The Clapper caper

President Obama has announced the appointment of retired Air Force Lt. Gen. James R. Clapper, a former director of the Defense Intelligence Agency and current undersecretary of defense for intelligence, to be the next Director of National Intelligence. Eli Lake has some interesting background on Clapper. According to Lake, in 2004 Clapper supported the view that Saddam Hussein’s regime in Iraq sent weapons and documents to Syria in the weeks before the 2003 U.S. invasion.
I had never heard of Clapper’s name before reading of Obama’s nomination of him to replace Blair as the DNI. If Pete Hoekstra opposes him, however, there must be reasonable ground for believing Clapper may not be the man for the job.
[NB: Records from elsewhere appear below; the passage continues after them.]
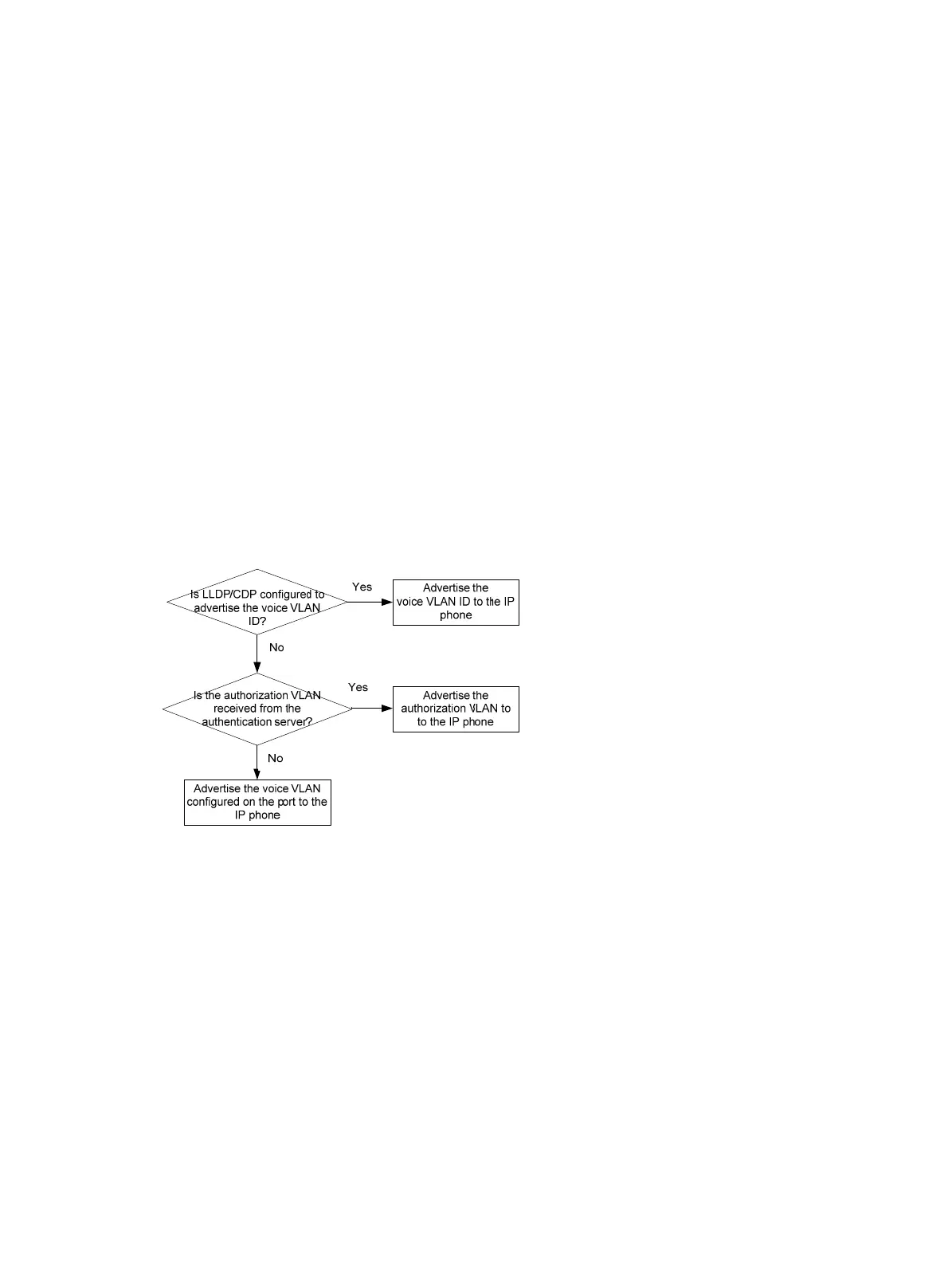 Is LLDP/CDP configured to advertise the voice VLAN ID?

Yes

Advertise the voice VLAN ID to the IP phone

No

Is the authorization VLAN received from the authentication server?

Yes

Advertise the authorization VLAN to to the IP phone

No

Advertise the voice VLAN configured on the port to the IP phone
Hoekstra is the ranking Republican on the House Intelligence Committee and a serious man. Politico reports that Hoekstra has related the existence of “bipartisan opposition” to Clapper’s nomination, and complained that Clapper failed to brief Congress on “an extraordinarily sensitive program.”
Politico’s report also suggests that several more prominent candidates for the position declined it. They apparently prefer not to play second banana to the CIA in the bureaucratic turf wars that the position entails. The CIA is happy with Clapper. Politico points out that CIA Director Leon Panetta, who clashed with Blair, praised Claper’s nomination, calling Clapper “a highly qualified intelligence professional” who “[t]he men and women of the CIA look forward to working closely with … to strengthen America’s national security.”
Clapper’s nomination reminded me of the “The Copper Clapper Caper” skit broadcast in 1968 on the Tonight Show with Johnny Carson. In the skit Jack Webb hilariously reprised his “Dragnet” role as Sergeant Joe Friday and Johnny Carson played Everyman reporting the crime. (In 1968 “Dragnet” was in its second television run; the series remained in NBC’s lineup until 1970.) Forty years later, the skit still inspires laughter.